Your assignment:
Write out all of the entries, matching the original exactly.

The records:
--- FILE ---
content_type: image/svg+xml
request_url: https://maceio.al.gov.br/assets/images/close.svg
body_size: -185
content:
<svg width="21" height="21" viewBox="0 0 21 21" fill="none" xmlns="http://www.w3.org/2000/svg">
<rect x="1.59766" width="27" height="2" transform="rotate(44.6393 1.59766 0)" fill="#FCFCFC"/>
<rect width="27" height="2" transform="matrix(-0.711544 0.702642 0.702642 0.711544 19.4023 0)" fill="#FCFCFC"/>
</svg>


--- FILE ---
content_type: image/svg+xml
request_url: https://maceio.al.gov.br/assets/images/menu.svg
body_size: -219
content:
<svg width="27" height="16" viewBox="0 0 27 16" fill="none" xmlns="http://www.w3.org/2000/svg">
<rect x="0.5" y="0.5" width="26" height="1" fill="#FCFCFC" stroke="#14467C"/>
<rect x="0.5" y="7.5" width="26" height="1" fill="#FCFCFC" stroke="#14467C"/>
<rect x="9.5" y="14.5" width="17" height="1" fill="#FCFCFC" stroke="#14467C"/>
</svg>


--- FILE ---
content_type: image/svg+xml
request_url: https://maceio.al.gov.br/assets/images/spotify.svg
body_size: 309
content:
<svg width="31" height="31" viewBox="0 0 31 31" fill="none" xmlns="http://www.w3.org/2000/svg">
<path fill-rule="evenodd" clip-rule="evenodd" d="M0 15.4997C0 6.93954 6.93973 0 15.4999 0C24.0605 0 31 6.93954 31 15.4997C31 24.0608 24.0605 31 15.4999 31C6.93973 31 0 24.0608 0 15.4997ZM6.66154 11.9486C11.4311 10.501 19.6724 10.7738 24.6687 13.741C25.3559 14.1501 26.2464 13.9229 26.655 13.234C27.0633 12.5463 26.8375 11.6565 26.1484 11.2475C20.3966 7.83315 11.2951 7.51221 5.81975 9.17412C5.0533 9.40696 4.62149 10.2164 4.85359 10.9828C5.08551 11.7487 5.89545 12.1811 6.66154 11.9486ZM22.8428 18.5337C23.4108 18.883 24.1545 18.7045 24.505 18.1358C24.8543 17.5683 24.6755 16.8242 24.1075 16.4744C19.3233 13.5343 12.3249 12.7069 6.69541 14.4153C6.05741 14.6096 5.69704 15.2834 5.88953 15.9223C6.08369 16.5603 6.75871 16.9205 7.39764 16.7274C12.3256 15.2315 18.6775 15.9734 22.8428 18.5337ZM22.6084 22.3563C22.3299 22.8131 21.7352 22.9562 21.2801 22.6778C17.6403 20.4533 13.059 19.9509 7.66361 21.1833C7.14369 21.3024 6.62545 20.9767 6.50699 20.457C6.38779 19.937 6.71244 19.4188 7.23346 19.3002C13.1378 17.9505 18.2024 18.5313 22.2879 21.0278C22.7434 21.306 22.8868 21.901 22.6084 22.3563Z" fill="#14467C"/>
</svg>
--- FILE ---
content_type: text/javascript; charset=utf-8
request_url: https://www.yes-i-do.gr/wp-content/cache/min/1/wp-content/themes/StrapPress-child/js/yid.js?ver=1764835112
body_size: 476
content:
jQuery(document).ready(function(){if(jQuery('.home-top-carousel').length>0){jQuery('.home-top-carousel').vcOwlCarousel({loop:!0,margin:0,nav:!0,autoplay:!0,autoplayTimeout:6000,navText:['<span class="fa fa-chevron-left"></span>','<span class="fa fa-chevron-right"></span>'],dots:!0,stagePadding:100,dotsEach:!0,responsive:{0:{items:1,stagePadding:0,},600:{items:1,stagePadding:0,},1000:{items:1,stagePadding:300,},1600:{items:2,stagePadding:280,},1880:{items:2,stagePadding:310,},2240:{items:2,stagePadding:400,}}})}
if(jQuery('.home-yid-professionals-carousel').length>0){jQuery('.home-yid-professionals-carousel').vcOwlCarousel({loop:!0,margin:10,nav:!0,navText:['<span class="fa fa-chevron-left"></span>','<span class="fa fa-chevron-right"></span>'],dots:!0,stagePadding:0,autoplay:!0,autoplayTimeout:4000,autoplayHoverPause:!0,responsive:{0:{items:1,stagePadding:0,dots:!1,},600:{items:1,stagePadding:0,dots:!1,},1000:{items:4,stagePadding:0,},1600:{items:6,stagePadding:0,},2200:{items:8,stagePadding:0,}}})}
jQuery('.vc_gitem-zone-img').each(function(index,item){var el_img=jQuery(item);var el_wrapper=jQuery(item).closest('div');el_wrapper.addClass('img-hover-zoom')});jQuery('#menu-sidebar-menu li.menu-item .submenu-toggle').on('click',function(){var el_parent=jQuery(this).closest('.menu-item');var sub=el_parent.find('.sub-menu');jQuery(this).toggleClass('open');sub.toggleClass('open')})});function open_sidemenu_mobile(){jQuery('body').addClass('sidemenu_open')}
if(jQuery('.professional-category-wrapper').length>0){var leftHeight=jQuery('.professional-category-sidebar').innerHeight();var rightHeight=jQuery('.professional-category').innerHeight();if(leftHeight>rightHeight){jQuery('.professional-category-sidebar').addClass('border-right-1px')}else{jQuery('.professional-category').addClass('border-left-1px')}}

Written response:
--- FILE ---
content_type: image/svg+xml
request_url: https://maceio.al.gov.br/assets/images/close.svg
body_size: -185
content:
<svg width="21" height="21" viewBox="0 0 21 21" fill="none" xmlns="http://www.w3.org/2000/svg">
<rect x="1.59766" width="27" height="2" transform="rotate(44.6393 1.59766 0)" fill="#FCFCFC"/>
<rect width="27" height="2" transform="matrix(-0.711544 0.702642 0.702642 0.711544 19.4023 0)" fill="#FCFCFC"/>
</svg>


--- FILE ---
content_type: image/svg+xml
request_url: https://maceio.al.gov.br/assets/images/menu.svg
body_size: -219
content:
<svg width="27" height="16" viewBox="0 0 27 16" fill="none" xmlns="http://www.w3.org/2000/svg">
<rect x="0.5" y="0.5" width="26" height="1" fill="#FCFCFC" stroke="#14467C"/>
<rect x="0.5" y="7.5" width="26" height="1" fill="#FCFCFC" stroke="#14467C"/>
<rect x="9.5" y="14.5" width="17" height="1" fill="#FCFCFC" stroke="#14467C"/>
</svg>


--- FILE ---
content_type: image/svg+xml
request_url: https://maceio.al.gov.br/assets/images/spotify.svg
body_size: 309
content:
<svg width="31" height="31" viewBox="0 0 31 31" fill="none" xmlns="http://www.w3.org/2000/svg">
<path fill-rule="evenodd" clip-rule="evenodd" d="M0 15.4997C0 6.93954 6.93973 0 15.4999 0C24.0605 0 31 6.93954 31 15.4997C31 24.0608 24.0605 31 15.4999 31C6.93973 31 0 24.0608 0 15.4997ZM6.66154 11.9486C11.4311 10.501 19.6724 10.7738 24.6687 13.741C25.3559 14.1501 26.2464 13.9229 26.655 13.234C27.0633 12.5463 26.8375 11.6565 26.1484 11.2475C20.3966 7.83315 11.2951 7.51221 5.81975 9.17412C5.0533 9.40696 4.62149 10.2164 4.85359 10.9828C5.08551 11.7487 5.89545 12.1811 6.66154 11.9486ZM22.8428 18.5337C23.4108 18.883 24.1545 18.7045 24.505 18.1358C24.8543 17.5683 24.6755 16.8242 24.1075 16.4744C19.3233 13.5343 12.3249 12.7069 6.69541 14.4153C6.05741 14.6096 5.69704 15.2834 5.88953 15.9223C6.08369 16.5603 6.75871 16.9205 7.39764 16.7274C12.3256 15.2315 18.6775 15.9734 22.8428 18.5337ZM22.6084 22.3563C22.3299 22.8131 21.7352 22.9562 21.2801 22.6778C17.6403 20.4533 13.059 19.9509 7.66361 21.1833C7.14369 21.3024 6.62545 20.9767 6.50699 20.457C6.38779 19.937 6.71244 19.4188 7.23346 19.3002C13.1378 17.9505 18.2024 18.5313 22.2879 21.0278C22.7434 21.306 22.8868 21.901 22.6084 22.3563Z" fill="#14467C"/>
</svg>
--- FILE ---
content_type: text/javascript; charset=utf-8
request_url: https://www.yes-i-do.gr/wp-content/cache/min/1/wp-content/themes/StrapPress-child/js/yid.js?ver=1764835112
body_size: 476
content:
jQuery(document).ready(function(){if(jQuery('.home-top-carousel').length>0){jQuery('.home-top-carousel').vcOwlCarousel({loop:!0,margin:0,nav:!0,autoplay:!0,autoplayTimeout:6000,navText:['<span class="fa fa-chevron-left"></span>','<span class="fa fa-chevron-right"></span>'],dots:!0,stagePadding:100,dotsEach:!0,responsive:{0:{items:1,stagePadding:0,},600:{items:1,stagePadding:0,},1000:{items:1,stagePadding:300,},1600:{items:2,stagePadding:280,},1880:{items:2,stagePadding:310,},2240:{items:2,stagePadding:400,}}})}
if(jQuery('.home-yid-professionals-carousel').length>0){jQuery('.home-yid-professionals-carousel').vcOwlCarousel({loop:!0,margin:10,nav:!0,navText:['<span class="fa fa-chevron-left"></span>','<span class="fa fa-chevron-right"></span>'],dots:!0,stagePadding:0,autoplay:!0,autoplayTimeout:4000,autoplayHoverPause:!0,responsive:{0:{items:1,stagePadding:0,dots:!1,},600:{items:1,stagePadding:0,dots:!1,},1000:{items:4,stagePadding:0,},1600:{items:6,stagePadding:0,},2200:{items:8,stagePadding:0,}}})}
jQuery('.vc_gitem-zone-img').each(function(index,item){var el_img=jQuery(item);var el_wrapper=jQuery(item).closest('div');el_wrapper.addClass('img-hover-zoom')});jQuery('#menu-sidebar-menu li.menu-item .submenu-toggle').on('click',function(){var el_parent=jQuery(this).closest('.menu-item');var sub=el_parent.find('.sub-menu');jQuery(this).toggleClass('open');sub.toggleClass('open')})});function open_sidemenu_mobile(){jQuery('body').addClass('sidemenu_open')}
if(jQuery('.professional-category-wrapper').length>0){var leftHeight=jQuery('.professional-category-sidebar').innerHeight();var rightHeight=jQuery('.professional-category').innerHeight();if(leftHeight>rightHeight){jQuery('.professional-category-sidebar').addClass('border-right-1px')}else{jQuery('.professional-category').addClass('border-left-1px')}}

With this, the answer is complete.